= Extrait du texte =
________________________________________

Ce que je vais tenter de faire dans cet exposé c’est de vous amener à différentes époques de l’histoire française, car il me semble important de remettre les choses dans leur contexte, où les femmes n’étaient que des « chochottes » ou des « rustres » de la campagne, entre les deux, point d’existence ».

Je me suis appuyée sur l’autoportrait écrit pour les 50 ans de notre Obédience, par des Sœurs, aux Editions Trédaniel et également sur un petit livre des Editions Maçonniques de France, s’intitulant la G.L.F.F. dont l’auteure est Mireille Beaunier.

Les deux sont très complémentaires car ils n’ont pas la même chronologie ni le même état d’esprit.

________________________________________

= Données recueillies =

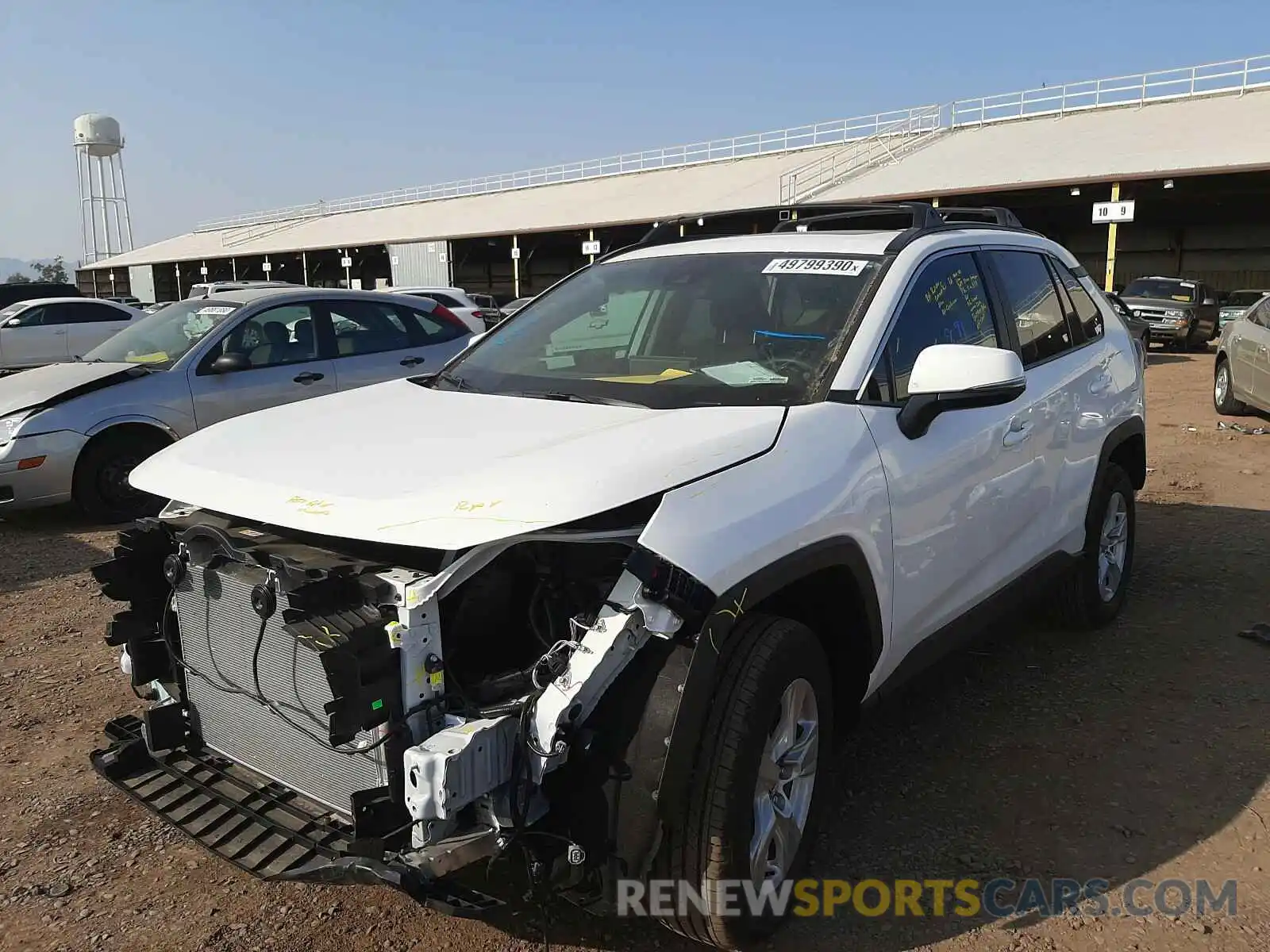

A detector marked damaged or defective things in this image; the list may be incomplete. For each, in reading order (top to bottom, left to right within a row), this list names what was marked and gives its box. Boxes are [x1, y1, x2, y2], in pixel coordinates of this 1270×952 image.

crumpled front end [92, 508, 716, 919]
damaged silver sedan hood [131, 375, 782, 548]
white damaged suv [89, 205, 1143, 949]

________________________________________

= Consignes de l'exercice =
[1] Répondez aux questions suivantes à partir de l'extrait :
(a) Pour quel anniversaire de l'Obédience l'autoportrait écrit a-t-il été publié ?
(b) Qui est l'auteure du petit livre paru aux Editions Maçonniques de France ?
(c) En quoi les deux ouvrages cités diffèrent-ils, selon l'extrait ?
[2] Restituez tel quel le passage de l'extrait qui commence par « Ce que je vais » et se poursuit jusqu'à « est Mireille Beaunier. ».

= Résultats finaux =
[1]
(a) L'autoportrait a été écrit pour les 50 ans de l'Obédience.
(b) L'auteure de ce livre est Mireille Beaunier.
(c) Les deux ouvrages n'ont pas la même chronologie ni le même état d'esprit.

[2]
Ce que je vais tenter de faire dans cet exposé c’est de vous amener à différentes époques de l’histoire française, car il me semble important de remettre les choses dans leur contexte, où les femmes n’étaient que des « chochottes » ou des « rustres » de la campagne, entre les deux, point d’existence ».

Je me suis appuyée sur l’autoportrait écrit pour les 50 ans de notre Obédience, par des Sœurs, aux Editions Trédaniel et également sur un petit livre des Editions Maçonniques de France, s’intitulant la G.L.F.F. dont l’auteure est Mireille Beaunier.